▸ **Written request**
Can you format the rows as a numbered list, starting at the line that contains "What is the physical" and ending at the line that contains "4. pixel 119 39", with both of those lines included and blank lines left out?

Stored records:

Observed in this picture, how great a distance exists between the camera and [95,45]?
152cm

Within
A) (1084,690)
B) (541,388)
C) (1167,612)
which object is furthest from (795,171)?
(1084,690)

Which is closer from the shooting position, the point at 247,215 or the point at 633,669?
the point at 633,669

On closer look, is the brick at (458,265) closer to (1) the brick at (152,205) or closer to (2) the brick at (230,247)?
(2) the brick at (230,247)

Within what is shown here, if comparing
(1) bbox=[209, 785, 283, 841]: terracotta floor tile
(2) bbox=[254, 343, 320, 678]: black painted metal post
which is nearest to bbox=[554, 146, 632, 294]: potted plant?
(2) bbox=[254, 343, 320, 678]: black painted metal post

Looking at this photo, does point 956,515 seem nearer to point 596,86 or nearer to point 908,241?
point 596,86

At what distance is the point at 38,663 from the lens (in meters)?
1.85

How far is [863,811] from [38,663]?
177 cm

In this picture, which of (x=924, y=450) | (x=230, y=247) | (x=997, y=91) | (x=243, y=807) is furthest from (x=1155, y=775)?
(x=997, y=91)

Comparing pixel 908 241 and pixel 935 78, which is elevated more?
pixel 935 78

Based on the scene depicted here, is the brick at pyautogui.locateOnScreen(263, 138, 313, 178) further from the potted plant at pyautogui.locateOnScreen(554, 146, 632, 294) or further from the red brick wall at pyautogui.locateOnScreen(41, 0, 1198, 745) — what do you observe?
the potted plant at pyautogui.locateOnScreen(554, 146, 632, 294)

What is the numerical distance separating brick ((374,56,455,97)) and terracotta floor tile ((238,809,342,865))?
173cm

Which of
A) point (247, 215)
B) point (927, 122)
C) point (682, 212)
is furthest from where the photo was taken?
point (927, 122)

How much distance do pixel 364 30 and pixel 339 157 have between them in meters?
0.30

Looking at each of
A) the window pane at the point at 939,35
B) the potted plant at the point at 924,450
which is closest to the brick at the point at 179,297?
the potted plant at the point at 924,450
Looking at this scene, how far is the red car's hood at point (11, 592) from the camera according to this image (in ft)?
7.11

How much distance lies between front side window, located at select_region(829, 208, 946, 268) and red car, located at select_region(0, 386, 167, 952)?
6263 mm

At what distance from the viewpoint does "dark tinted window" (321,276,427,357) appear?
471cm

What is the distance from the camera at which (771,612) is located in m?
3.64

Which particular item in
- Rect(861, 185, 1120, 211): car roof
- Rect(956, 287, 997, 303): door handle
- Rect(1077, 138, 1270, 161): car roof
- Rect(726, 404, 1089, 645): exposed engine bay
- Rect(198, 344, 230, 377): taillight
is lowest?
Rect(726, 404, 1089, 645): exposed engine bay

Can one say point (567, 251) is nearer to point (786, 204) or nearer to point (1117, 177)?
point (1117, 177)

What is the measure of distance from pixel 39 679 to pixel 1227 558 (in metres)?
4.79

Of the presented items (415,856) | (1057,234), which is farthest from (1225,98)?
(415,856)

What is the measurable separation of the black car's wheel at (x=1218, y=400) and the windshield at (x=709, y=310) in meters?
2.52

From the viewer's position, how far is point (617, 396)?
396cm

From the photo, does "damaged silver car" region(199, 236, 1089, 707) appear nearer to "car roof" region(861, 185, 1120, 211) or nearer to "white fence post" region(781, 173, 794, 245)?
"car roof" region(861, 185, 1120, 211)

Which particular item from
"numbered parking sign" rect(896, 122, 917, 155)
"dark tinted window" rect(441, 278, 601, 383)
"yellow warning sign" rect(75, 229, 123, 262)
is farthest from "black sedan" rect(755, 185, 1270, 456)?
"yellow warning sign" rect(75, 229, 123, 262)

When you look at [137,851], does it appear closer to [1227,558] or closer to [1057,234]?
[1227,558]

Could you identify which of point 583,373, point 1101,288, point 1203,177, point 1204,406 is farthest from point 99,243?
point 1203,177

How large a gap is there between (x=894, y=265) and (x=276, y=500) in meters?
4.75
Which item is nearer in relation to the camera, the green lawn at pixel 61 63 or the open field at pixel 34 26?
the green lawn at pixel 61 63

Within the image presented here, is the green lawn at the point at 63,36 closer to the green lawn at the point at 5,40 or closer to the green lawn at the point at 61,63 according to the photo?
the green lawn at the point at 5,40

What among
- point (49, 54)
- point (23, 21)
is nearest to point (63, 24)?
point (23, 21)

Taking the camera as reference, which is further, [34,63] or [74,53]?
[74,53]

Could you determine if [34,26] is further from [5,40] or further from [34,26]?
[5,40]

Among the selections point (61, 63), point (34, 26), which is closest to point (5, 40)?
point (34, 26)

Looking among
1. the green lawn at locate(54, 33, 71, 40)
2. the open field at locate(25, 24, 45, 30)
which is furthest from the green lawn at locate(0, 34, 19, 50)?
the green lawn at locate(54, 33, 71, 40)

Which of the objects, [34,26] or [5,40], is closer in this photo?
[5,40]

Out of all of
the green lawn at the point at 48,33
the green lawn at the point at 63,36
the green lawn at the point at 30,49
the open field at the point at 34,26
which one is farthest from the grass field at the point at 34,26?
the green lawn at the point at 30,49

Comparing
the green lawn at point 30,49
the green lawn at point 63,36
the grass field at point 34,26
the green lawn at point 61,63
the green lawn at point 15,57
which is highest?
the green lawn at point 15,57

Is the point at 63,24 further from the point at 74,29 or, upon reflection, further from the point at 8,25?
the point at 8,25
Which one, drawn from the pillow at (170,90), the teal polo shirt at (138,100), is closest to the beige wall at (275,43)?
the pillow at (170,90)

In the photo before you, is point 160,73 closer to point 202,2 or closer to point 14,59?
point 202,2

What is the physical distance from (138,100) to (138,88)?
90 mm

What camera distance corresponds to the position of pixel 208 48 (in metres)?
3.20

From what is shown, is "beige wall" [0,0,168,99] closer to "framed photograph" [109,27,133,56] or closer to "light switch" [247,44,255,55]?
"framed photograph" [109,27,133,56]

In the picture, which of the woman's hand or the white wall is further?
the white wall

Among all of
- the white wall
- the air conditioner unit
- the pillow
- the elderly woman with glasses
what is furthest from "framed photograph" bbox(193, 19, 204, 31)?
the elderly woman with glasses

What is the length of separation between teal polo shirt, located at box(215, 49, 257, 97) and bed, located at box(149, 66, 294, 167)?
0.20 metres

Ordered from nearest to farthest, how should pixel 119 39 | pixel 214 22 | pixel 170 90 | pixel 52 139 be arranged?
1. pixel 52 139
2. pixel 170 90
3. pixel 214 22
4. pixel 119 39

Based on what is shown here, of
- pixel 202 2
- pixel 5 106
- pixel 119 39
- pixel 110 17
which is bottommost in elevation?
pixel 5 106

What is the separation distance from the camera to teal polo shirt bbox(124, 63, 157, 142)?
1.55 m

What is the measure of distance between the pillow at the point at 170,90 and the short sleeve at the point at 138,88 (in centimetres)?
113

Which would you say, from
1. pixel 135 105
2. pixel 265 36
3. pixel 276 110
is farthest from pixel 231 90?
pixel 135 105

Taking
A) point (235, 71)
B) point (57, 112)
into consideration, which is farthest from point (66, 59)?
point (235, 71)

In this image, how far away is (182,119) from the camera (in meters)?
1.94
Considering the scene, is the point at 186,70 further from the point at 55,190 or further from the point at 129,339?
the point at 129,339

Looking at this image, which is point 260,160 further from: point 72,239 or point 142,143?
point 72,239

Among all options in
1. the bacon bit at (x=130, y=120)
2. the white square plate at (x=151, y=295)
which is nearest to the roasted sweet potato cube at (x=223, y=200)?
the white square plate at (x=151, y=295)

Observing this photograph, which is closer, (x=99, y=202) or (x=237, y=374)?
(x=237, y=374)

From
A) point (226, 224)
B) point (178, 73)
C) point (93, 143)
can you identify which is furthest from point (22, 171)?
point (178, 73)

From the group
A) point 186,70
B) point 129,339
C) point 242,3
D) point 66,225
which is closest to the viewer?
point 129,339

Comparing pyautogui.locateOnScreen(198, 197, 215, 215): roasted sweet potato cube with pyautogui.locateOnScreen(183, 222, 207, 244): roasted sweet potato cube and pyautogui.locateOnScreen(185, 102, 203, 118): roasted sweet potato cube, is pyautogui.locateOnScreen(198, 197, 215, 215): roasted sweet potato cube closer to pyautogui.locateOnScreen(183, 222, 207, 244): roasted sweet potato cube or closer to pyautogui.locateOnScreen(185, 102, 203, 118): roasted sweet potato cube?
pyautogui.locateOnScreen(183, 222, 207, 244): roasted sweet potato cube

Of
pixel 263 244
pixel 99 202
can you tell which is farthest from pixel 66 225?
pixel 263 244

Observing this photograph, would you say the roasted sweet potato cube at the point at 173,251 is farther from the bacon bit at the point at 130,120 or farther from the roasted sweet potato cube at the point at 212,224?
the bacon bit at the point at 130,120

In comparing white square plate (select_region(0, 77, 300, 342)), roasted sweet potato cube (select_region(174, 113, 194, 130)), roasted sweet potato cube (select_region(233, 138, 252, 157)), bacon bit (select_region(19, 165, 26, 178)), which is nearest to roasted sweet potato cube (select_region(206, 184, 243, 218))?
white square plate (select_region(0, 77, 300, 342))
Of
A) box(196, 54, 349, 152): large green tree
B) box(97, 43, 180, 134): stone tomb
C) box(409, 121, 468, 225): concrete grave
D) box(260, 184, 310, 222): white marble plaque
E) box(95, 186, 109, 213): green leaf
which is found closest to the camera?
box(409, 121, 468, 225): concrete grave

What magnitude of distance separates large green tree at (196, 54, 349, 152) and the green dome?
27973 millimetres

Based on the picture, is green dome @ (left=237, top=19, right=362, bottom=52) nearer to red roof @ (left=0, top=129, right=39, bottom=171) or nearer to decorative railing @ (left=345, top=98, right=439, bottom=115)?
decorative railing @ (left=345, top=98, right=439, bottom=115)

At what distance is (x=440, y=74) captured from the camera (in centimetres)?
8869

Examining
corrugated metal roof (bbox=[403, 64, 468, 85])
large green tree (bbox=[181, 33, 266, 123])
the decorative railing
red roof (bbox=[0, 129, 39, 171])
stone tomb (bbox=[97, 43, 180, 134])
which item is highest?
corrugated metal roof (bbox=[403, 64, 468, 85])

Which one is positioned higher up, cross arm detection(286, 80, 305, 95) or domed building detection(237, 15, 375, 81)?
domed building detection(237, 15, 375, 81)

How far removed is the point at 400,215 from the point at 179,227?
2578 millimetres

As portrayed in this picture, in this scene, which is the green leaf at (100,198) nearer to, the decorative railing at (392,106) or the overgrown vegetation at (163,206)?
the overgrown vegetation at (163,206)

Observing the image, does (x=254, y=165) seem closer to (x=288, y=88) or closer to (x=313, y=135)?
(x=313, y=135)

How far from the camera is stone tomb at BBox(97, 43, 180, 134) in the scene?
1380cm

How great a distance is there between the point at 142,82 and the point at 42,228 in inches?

▸ **Answer to this task**
1. What is the physical distance from (138,100) to (138,88)?
2. 90 mm
3. What camera distance corresponds to the position of pixel 208 48 (in metres)?
4. 3.20
5. From what is shown, is "beige wall" [0,0,168,99] closer to "framed photograph" [109,27,133,56] or closer to "light switch" [247,44,255,55]?
6. "framed photograph" [109,27,133,56]
7. In the picture, which of the woman's hand or the white wall is further?
8. the white wall
9. Among all of
10. - the white wall
11. - the air conditioner unit
12. - the pillow
13. - the elderly woman with glasses
14. what is furthest from "framed photograph" bbox(193, 19, 204, 31)?
15. the elderly woman with glasses
16. What is the length of separation between teal polo shirt, located at box(215, 49, 257, 97) and bed, located at box(149, 66, 294, 167)?
17. 0.20 metres
18. Ordered from nearest to farthest, how should pixel 119 39 | pixel 214 22 | pixel 170 90 | pixel 52 139 be arranged?
19. 1. pixel 52 139
20. 2. pixel 170 90
21. 3. pixel 214 22
22. 4. pixel 119 39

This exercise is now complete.